Per aggiornare un oggetto senza modificare quello originale, è necessario copiare anche l’oggetto interessato. Il metodo map() è ideale perché visita ogni elemento e restituisce un nuovo array.

const utentiAggiornati = utenti.map(utente => {
  return {
    ...utente,
    attivo: true
  };
});

Aggiungere, aggiornare e rimuovere elementi

Per aggiungere un elemento alla fine senza usare push(), si può creare un nuovo array con spread:

const numeri = [10, 20];
const risultato = [...numeri, 30];

Per aggiungere un elemento all’inizio è sufficiente invertire l’ordine:

const risultato = [5, ...numeri];

Per rimuovere elementi senza splice(), si usa filter(). Il callback deve restituire true per conservare un elemento e false per eliminarlo dal nuovo array.

const prodotti = [
  { id: 1, nome: "Mouse" },
  { id: 2, nome: "Tastiera" }
];

const senzaMouse = prodotti.filter(prodotto => prodotto.id !== 1);

Iterare per ottenere informazioni

Il metodo find() restituisce il primo elemento che soddisfa una condizione, oppure undefined se non trova risultati. È utile quando si cerca un singolo record.
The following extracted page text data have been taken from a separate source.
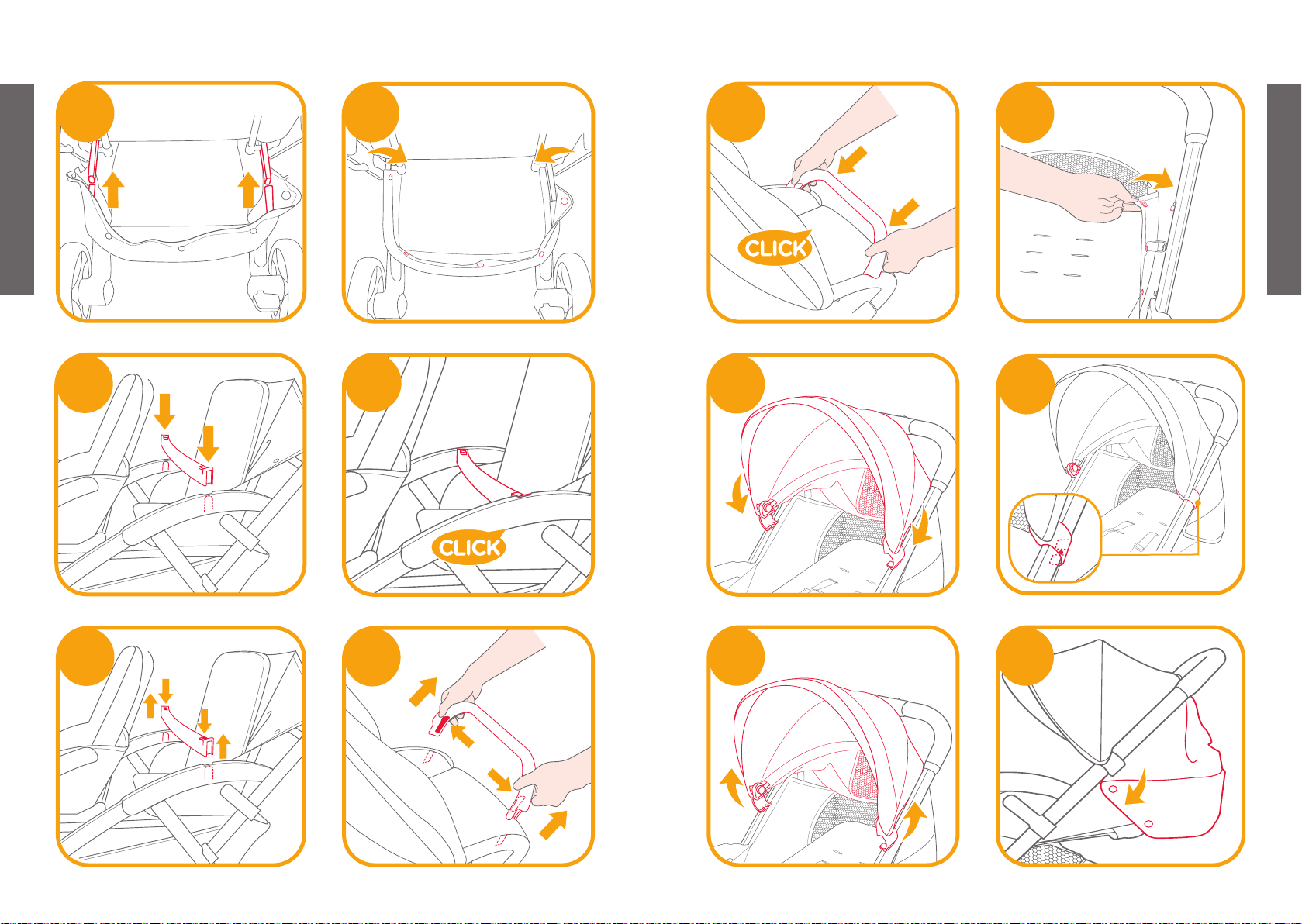 CLICK

CLICK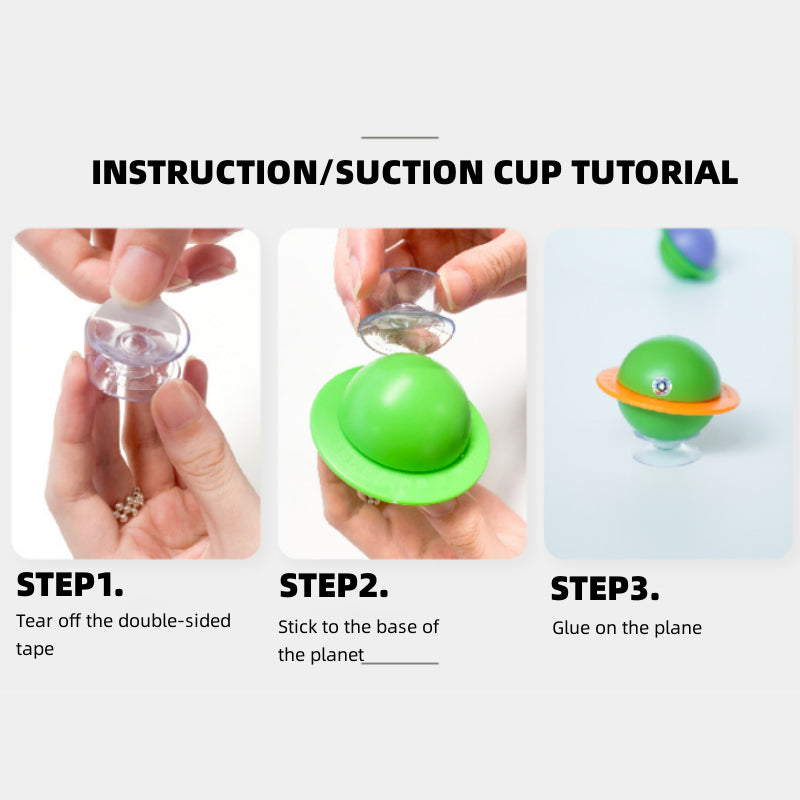 INSTRUCTION/SUCTION CUP TUTORIAL

STEP1.
Tear off the double-sided tape

STEP2.
Stick to the base of the planet

STEP3.
Glue on the plane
Il metodo reduce(), invece, permette di trasformare molti elementi in un unico valore: un numero, una stringa, un oggetto o anche un altro array. Nell’esempio, viene creato un oggetto riepilogativo con il conteggio delle attività.
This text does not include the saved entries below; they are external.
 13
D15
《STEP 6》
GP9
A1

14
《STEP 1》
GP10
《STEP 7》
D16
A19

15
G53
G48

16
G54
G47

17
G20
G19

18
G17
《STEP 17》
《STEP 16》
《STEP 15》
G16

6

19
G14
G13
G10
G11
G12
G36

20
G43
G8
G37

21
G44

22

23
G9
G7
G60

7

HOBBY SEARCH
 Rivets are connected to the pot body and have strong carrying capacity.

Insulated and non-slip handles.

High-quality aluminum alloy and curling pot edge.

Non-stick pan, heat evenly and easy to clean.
Rispetto a una serie di modifiche distribuite nel codice, questa tecnica rende il flusso dei dati più facile da controllare: ogni operazione riceve un array e restituisce un nuovo risultato.

Best practice

  • Preferisci const: impedisce di riassegnare la variabile, pur permettendo modifiche interne all’array. Per evitare anche le mutazioni, usa metodi che restituiscono nuovi array.
  • Usa spread per le copie semplici: [...array] è leggibile e adatto ad array di valori primitivi.
  • Ricorda la copia superficiale: con array di oggetti, copia anche l’oggetto modificato usando { ...oggetto }.
  • Scegli il metodo in base all’obiettivo: map() per trasformare, filter() per selezionare, find() per cercare un elemento e reduce() per aggregare.
  • Evita callback con effetti collaterali: una funzione passata a map() dovrebbe produrre un nuovo valore, non modificare dati esterni.
  • Controlla i casi vuoti: find() può restituire undefined e reduce() dovrebbe avere un valore iniziale esplicito.
  • Usa structuredClone() con attenzione: può creare copie profonde di strutture compatibili, ma non è sempre necessario e non sostituisce una progettazione corretta dei dati.

Riepilogo

Gli array JavaScript sono strutture flessibili, ma la loro mutabilità richiede attenzione. Assegnare un array a una nuova variabile crea un riferimento, non una copia. Per produrre un nuovo array si può usare lo spread oppure un metodo di iterazione come map() o filter().

Un approccio immutabile consiste nel non modificare direttamente i dati esistenti: si crea invece una nuova versione dell’array. Questo stile è particolarmente utile nelle applicazioni web, nei sistemi con stato condiviso e nei test automatici, perché rende più prevedibili le trasformazioni.

La regola pratica è semplice: usa map() per aggiornare elementi, filter() per rimuoverli, spread per aggiungerli e reduce() per creare riepiloghi. Quando gli elementi sono oggetti, copia anche l’oggetto che stai modificando.